Enflasyon bozar!

Enflasyon bozar!

Toplumsal refahın ve kalkınmanın ön şartı ekonomik istikrardır. Ekonomik istikrar için de İktisat''ın üç ayağının dengede olması gerekir: Üretim, İstihdam, Bölüşüm. Dahası iktisat, maliye ve istihdam politikalarının da planlama içinde koordineli uygulanması gerekir. Türkiye''de AKP döneminde her şey günübirlik düşünüldü. Bu nedenle hem enflasyon önlenemedi, hem de enflasyonun ilave bozucu etkileri ortaya çıktı.

* Gelir ve servet dağılımı bozuldu.

* Tasarruf eğilimi düştü.

* Belirsizlik, yatırımları engelledi.

Sabit gelirlilerin gelirini enflasyona göre düzeltmezseniz veya enflasyon altında düzeltirseniz bu kesimin satın alma gücü düşer. Türkiye''de ortalama TÜFE, sabit gelirlilerin geçinme endeksinin altında kaldığı için, bu kesim yoksullaştı.

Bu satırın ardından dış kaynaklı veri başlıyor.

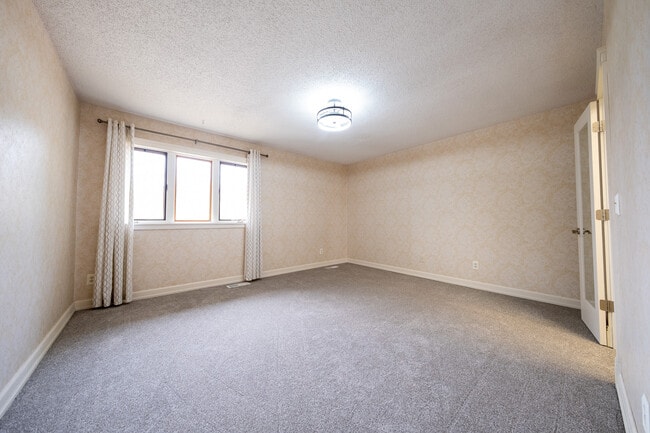 Building Photo - 6045 Covington Terrace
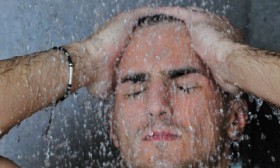 5 Home Remedies for Dandruff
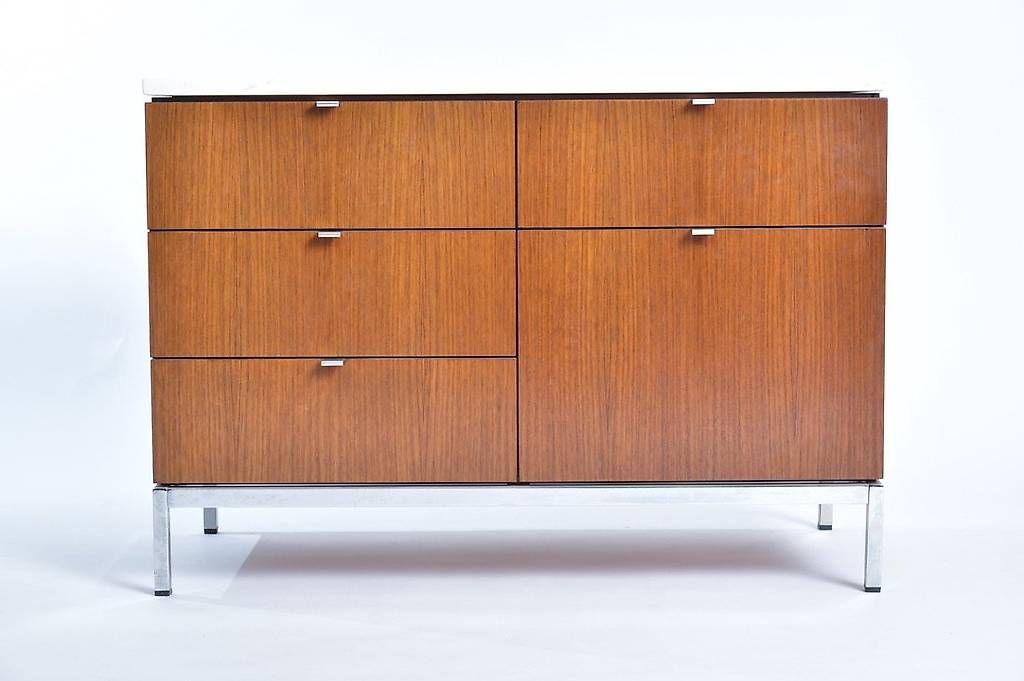Cassettiere: Florence Knoll Sideboard – Usato da Zürich venduto da IndividumCH 1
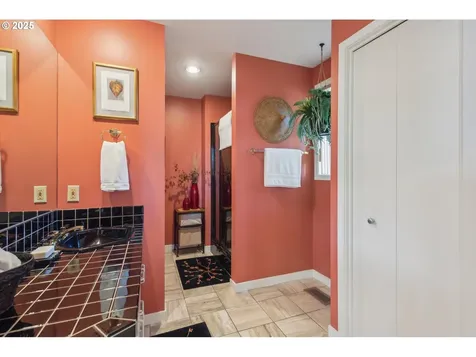21950 Shannon Lane West Linn OR 97068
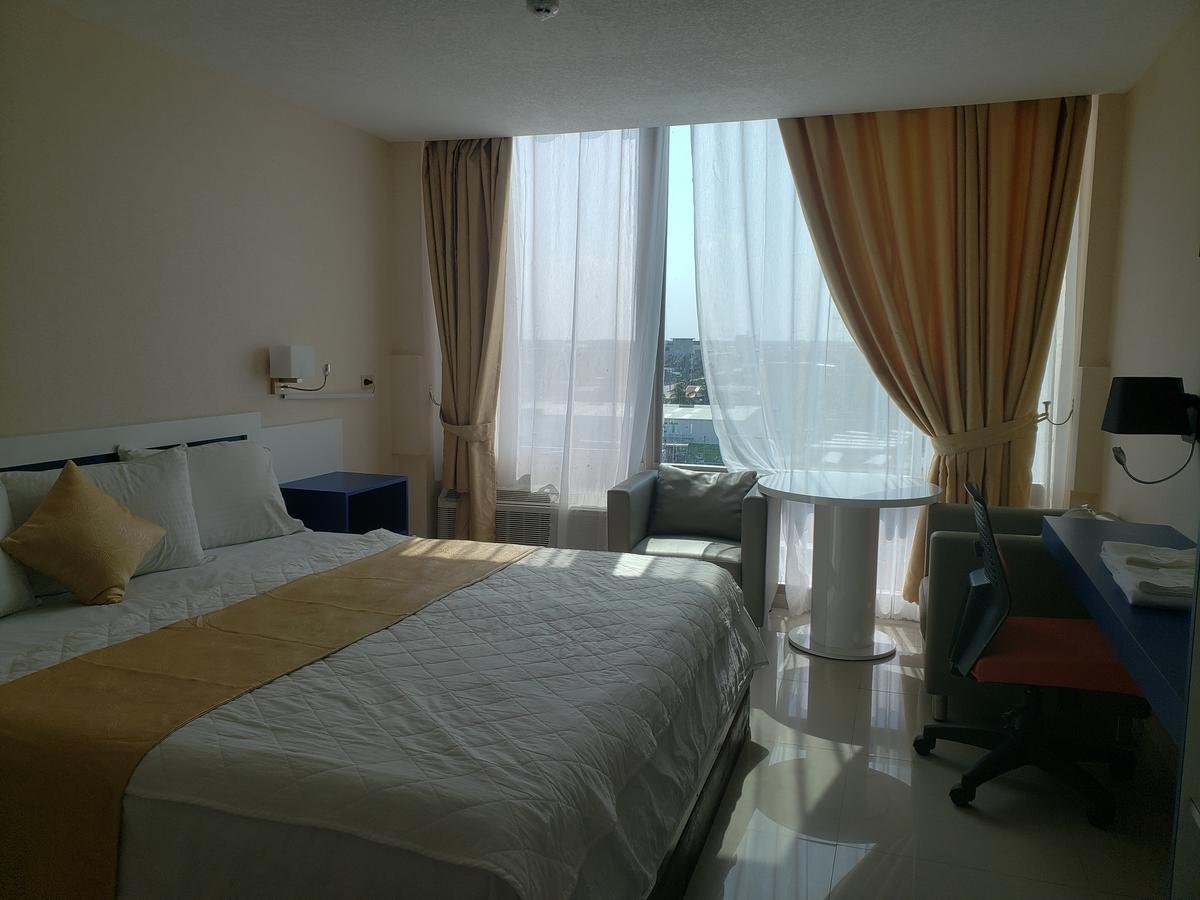 Golden Tree Hotel Belize City Buitenkant foto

Söz gelimi Mart ayı TÜFE oranı yüzde 61.14 oldu. Gıda ve alkolsüz içeceklerde fiyatlar daha yüksek yüzde 70,33 oldu. TÜİK, gıda ve alkolsüz içeceklerin TÜFE harcama sepeti içindeki ortalama payını Mart ayı için yüzde 25,32 olarak belirledi. Oysaki gıda ve alkolsüz içeceklerin sabit ve düşük gelirli grupların harcama sepeti içindeki payı daha yüksek, en az yüzde 40''tır. Eğer TÜFE harcama sepeti içinde gıda dışındaki harcama gruplarının payını orantılı olarak muhafaza edip, gıdanın payını yüzde 40 yaparsak, mutfak enflasyonu yüzde 71,46''ya çıkıyor. Maaş ve ücretlere yıllık TÜFE kadar zam yapılması, çalışanlara 10 puan daha az yapılması ve çalışanların yoksullaşması demektir.

Bu nedenle ben yıllardır işçi ve memur için, ayrı bir harcama sepeti ve ayrı bir geçinme endeksinin hazırlanmasını savunuyorum. Gerçekte bunları işçi ve memur sendikalarının da savunması gerekir.

Öte yandan Bankalar ve devlet enflasyonun altında faiz vererek, tasarruf sahibinden gelir ve servet transferi yapıyor. Bankalar el birliği ile mevduat faizini enflasyonun altında tutuyor. Buna karşılık kredi faizlerini yüksek tutuyor. Merkez Bankası, banka ve kredi kartlarında azami faiz oranlarını tespit ediyor, ancak mevduatta asgari faiz oranlarını tespit etmiyor. Hükümetin bu alanda bir yasa çıkarma niyeti yok. Bugüne kadar da olmadı.

Eksi reel faiz, tasarruf sahibinin satın alma gücünü bankaya aktarması demektir. Yani bankalar mevduat sahibinden bir nevi gizli vergi almış oluyor. Öte yandan eksi faiz devletin de işine geliyor. Çünkü devlet iç borçlanma senetlerinde reel faiz eksidir.

TÜİK Mart ayı finansal yatırım araçları reel getiri oranlarına göre; mevduat faizinin yıllık reel getirisi eksi yüzde 25,50 oldu. Yani TL tasarrufu olanın parası eridi. Hem gelir dağılımı bozuldu, hem de tasarruf eğilimi düştü.

Yine enflasyon aynı zamanda belirsizlik yarattı. Kamu ve özel sektör artık planlama ve yatırım yapamıyor. Yatırım denilince, fiziki yatırımları kastediyorum. Enflasyondaki belirsizlik, yatırım maliyetinin ve kârlarının net bugünkü değerini hesaplamak ve karşılaştırmayı, fizibilite yapmayı zorlaştırdı.

Mamafih, sabit sermaye yatırımları, 2021 üçüncü çeyrekte yüzde 1,9 ve dördüncü çeyrekte yüzde 0,8 oranında geriledi.

Bu tablo giderek kötüleşiyor. Buna rağmen Hükümet istikrar programı yapmıyor. Çünkü İktidar iktisat alanında  Amerika''yı yeniden keşfetmeye çalışıyor.